In a lot of MFA programs and writing conferences there’s a real setup for competition. I’ve been to writing conferences where everybody’s lining up with what they perceive as the best poet and vying for validation. There’s the sense that there’s just one pie and there’s so many of us; some people are just going to get bigger pieces. TLA’s answer to that is to bake more pies. In the literary world it’s a whole different story. It reinforces the sense that there’s only a little room for the places at the top and tens of thousands of people are vying for them and won’t get them. TLA’s focus on right livelihood steps outside of that lottery-ticket approach to who’s going to make it as a writer.

You’ve written in a lot of different genres. Why have you chosen to write about your life in poetry and fiction and nonfiction?
Creating can make us feel more alive. My novel The Divorce Girl is a semi-autobiographical story of someone making her way through her parents’ divorce by making art and making community. My main character is a photographer, not a writer, and also is much taller than me. I have five books of poetry and a memoir called The Sky Begins at Your Feet, about how community and a connection to the earth helped me heal during my bout with cancer. I would hand my doctor piles of journal entries, and he would put it in my medical file; that became the basis for this memoir. I just finished Home on the Range, what I’m calling a “memoirette,” about my four-year term as poet laureate and how with the crazy politics in Kansas at the time all these writers around the state made community.

What do you find when you return to poetry?
I have been immersed in poetry lately, a book of poems on the weather. I partnered with a storm chaser, a photographer named Stephen Locke, and our book of poems and photographs will be called Chasing Weather. With poetry it’s a slightly different approach. Some poems are not narrative; they’re more lyrical. To paraphrase William Stafford, everything has a song if pitched just right. Poetry is my spiritual practice—to pay attention, open up my perception, see what’s right in front of me. We live in a culture where it’s easy to ignore what’s in front of us. For example, the bird feeder outside my window right now is being mobbed by a flock of red-wing blackbirds. Poetry is a way of learning to observe, of using the best words I can to convey that to others.

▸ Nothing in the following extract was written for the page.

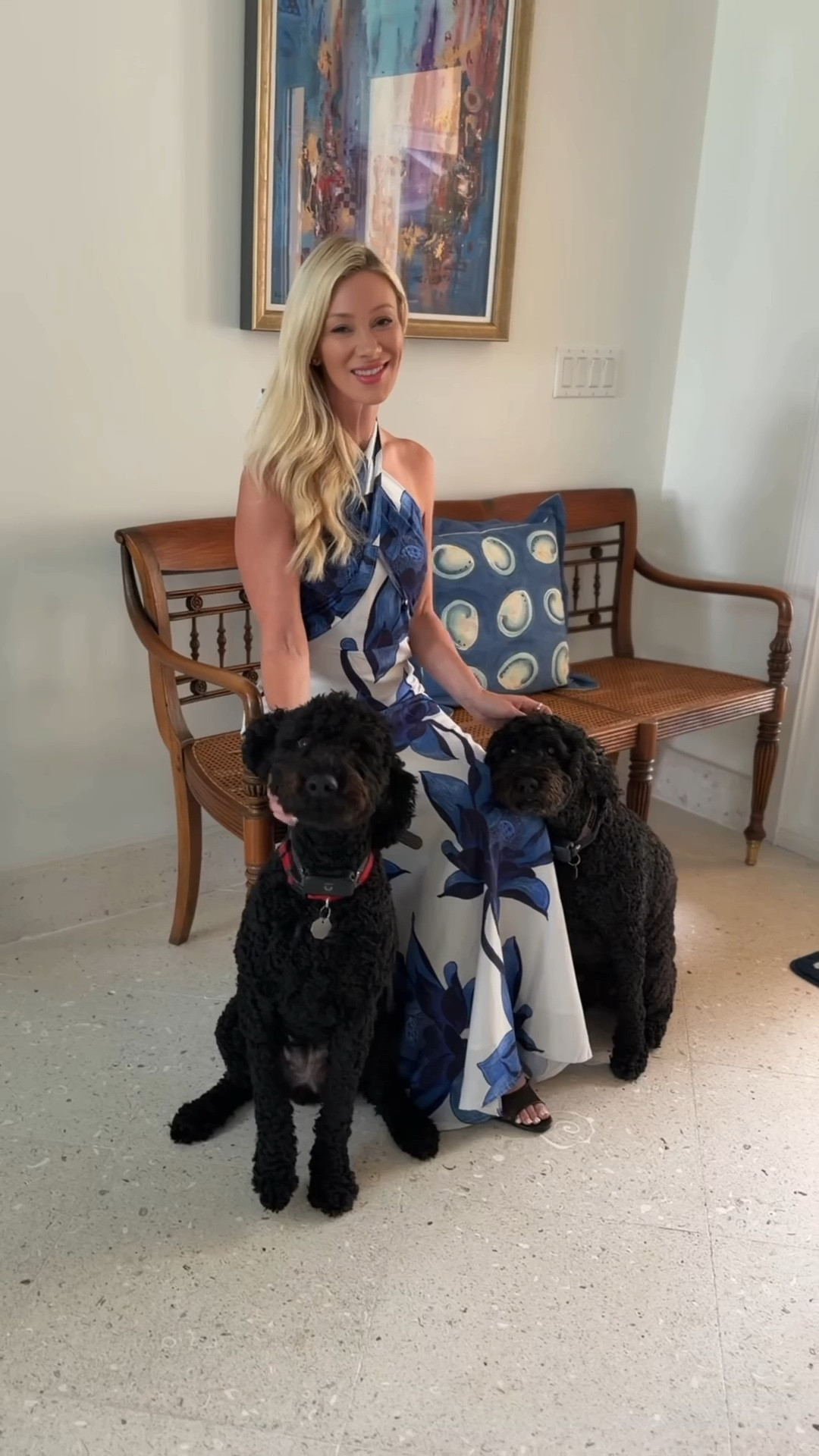 When your outfit makes its own sunshine ✨
Wearing the City of Dreams collection by Beyond by Vera — beautifully made pieces with thoughtful structure, flattering silhouettes, and fabric that moves with you.
This pink corset-inspired top and sleek skirt are made for warm-weather days, Florida light, and main character moments.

The following poem by Caryn Mirriam-Goldberg and photo by Stephen Locke are excerpted from Chasing Weather. Thank you, Caryn.

Questions for Home

Did you imagine there was more than this?
More than the grass or the sky?
More than the quick touch of a six-year-old’s fingertips
on your sleeve? Did you believe it would add up
to a history of torrent and mathematics,
ultimate meanings, causes and effects intersecting
like constellations of the greatest minds
you never knew?

It’s just a gravel road in the country.
An edge of grassland washed out of its redness.
It’s just a bobcat you missed because you opened the door
a second too late. The breeze inside the breeze,
the dominant gait of weather, the green light in the distance.

Here, don’t be afraid. It’s not like you lost anything
but the craving for craving, and even that will return.
Where else would you rather be than right here
where the bluebird blurs past the cedars
and time sheds its old skin so its new one can form?